Моя мать

Николай Иванович Кирсанов
                Вспоминаю трудные, голодные послевоенные годы и свою мать, которая тогда   из кожи лезла, чтобы как-то прокормить троих своих сыновей.   Я был младшим. В раннем детстве  я мечтал только об одном – досыта наесться хлеба. Не мяса, не сладостей каких-либо, что  было очень редко, а хлеба.   
               
                Я рос, не замечая в детстве любви и заботы матери, как не замечал воздуха, которым дышал. После была учеба в школе, в военном училище, а после училища началась жизнь на колесах – «нынче здесь, а завтра там...»
               
                Все эти годы я и мысли не допускал, что матери вдруг не станет. Мне казалось, что она еще будет жить и жить, и я еще успею вернуть матери хоть часть той любви и заботы, которыми она окружала меня всю свою жизнь. 
                Не успел. Страшное известие пришло, как всегда бывает в таких случаях, внезапно, вероломно, безжалостно:   «Мама умерла, приезжай». «Как умерла?» - не мог  поверить я, вчитываясь в телеграмму.   Блеснула надежда: может, это не мне, может, ошиблись адресом - всякое бывает. Проверил адрес. Нет, и «кому», и «откуда» - все было правильно. Как тогда хотелось мне, чтобы почта ошиблась, но, увы, на этот раз она была на высоте.

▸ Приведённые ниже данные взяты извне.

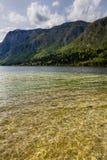 Άποψη της λίμνης Bohinj στο εθνικό πάρκο Σλοβενία Triglav Στοκ Φωτογραφίες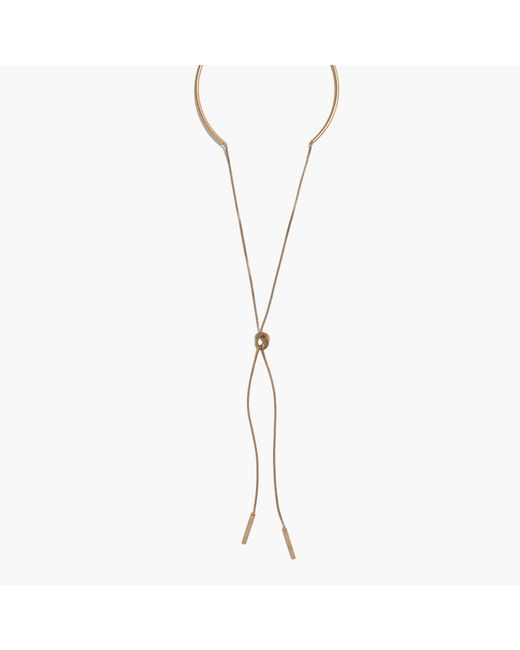 Madewell | Metallic Chain Choker Necklace | Lyst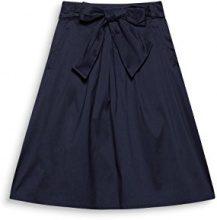 ESPRIT Collection 998eo1d800, Gonna Donna, Blu (Navy 400), 40 (Taglia Produttore: 34)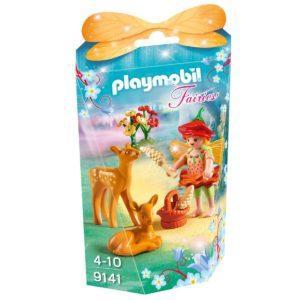 Конструктор Playmobil Девочка-фея с оленятами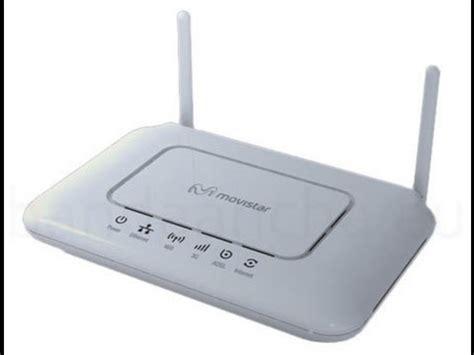 acceso opciones avanzadas router home station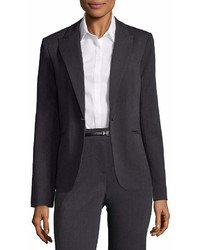 Liz Claiborne One Button Peak Lapel Blazer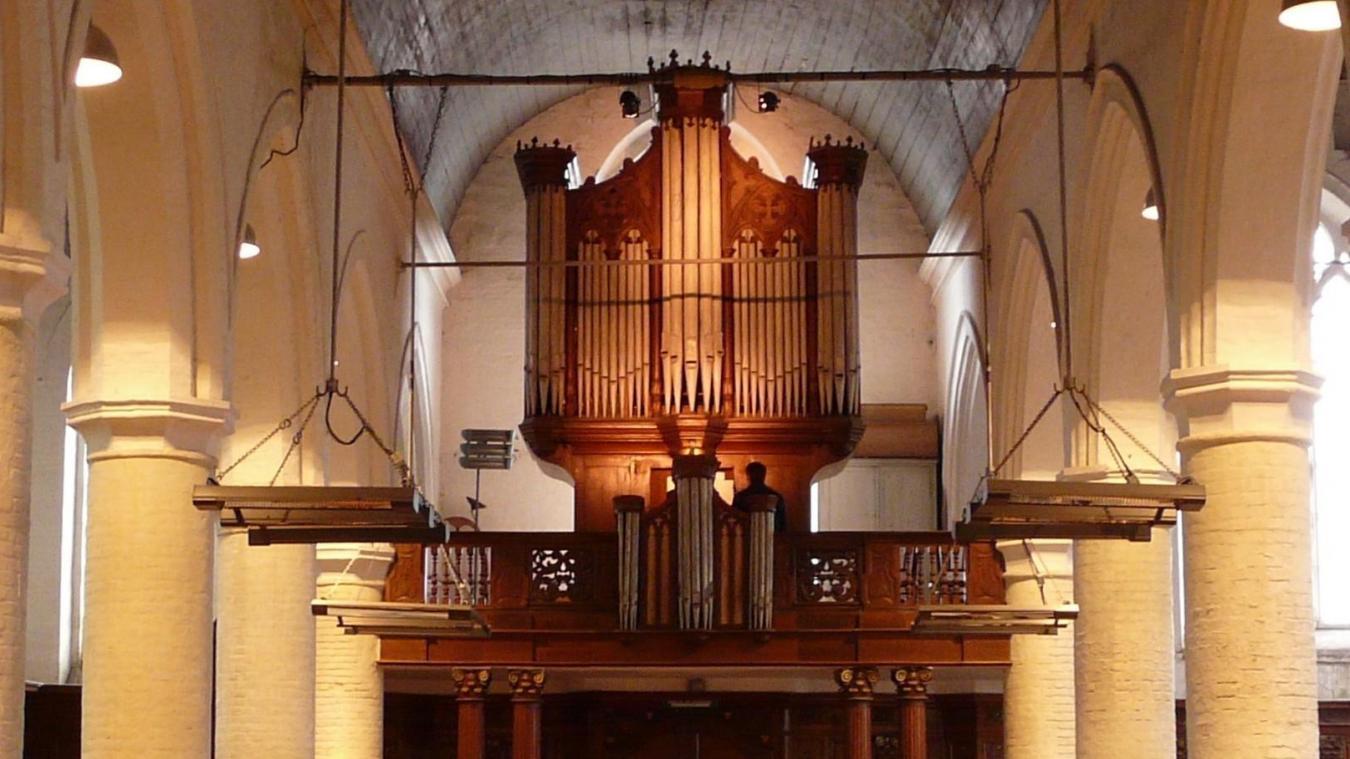 Plusieurs actions sont menées par l'association Asemo pour préserver l'église et les trésors qu'elle abrite.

                С тяжелым чувством вины летел я на похороны матери. Я казнил себя за то, что в последний отпуск поехал не домой, а в санаторий, что редко писал ей, что мало уделял внимания и вообще все делал для нее мало, мало, мало. Это «мало»  застряло у меня в голове и не давало покоя. Облегчение наступило только после похорон, наступило неожиданно. Люди уже расходились, а  я, как вкопанный, продолжал стоять перед холмиком и смотреть на фотографию матери. Глаза были полны слез, душил комок в горле.
                - Коль, пойдем, – взяла меня за руку  жена.
                - Ты иди, иди... я сейчас... я догоню тебя, оставь меня, пожалуйста, одного.
 
                Жена медленно пошла,  часто оглядываясь. Оставшись один, я почувствовал, что уже больше не могу сдерживать себя, слезы ручейками текли по щекам. Частые беззвучные рыдания сотрясали все мое тело. Сквозь рыдания прорывались одни и те же слова:
                «Прости меня, мама, прости за все, прости!..»
                И вдруг мне стало так хорошо, так легко, что, казалось, еще немного, и я буду парить в воздухе. Все переживания, раскаяния, приступы вины исчезли, испарились, душа обрела покой и благодать. Когда я догнал жену, она меня не узнала: глаза  мои светились радостью, я весь сиял.
                - Что с тобой? – удивленно спросила  жена.
                - Ничего... все хорошо, все нормально... пойдем.
 
                Я был уверен тогда, что мать услышала меня и поспешила прощением своим снять с сына эту душевную боль. Мать даже мертвая смогла утешить меня, как часто утешала в детстве. Я и  сегодня в этом уверен.
                Все же существует, наверное, какая-то невидимая связь между мертвыми и живыми.
      «На всем видимом написано свидетельство о невидимом» (Рим. 1-20)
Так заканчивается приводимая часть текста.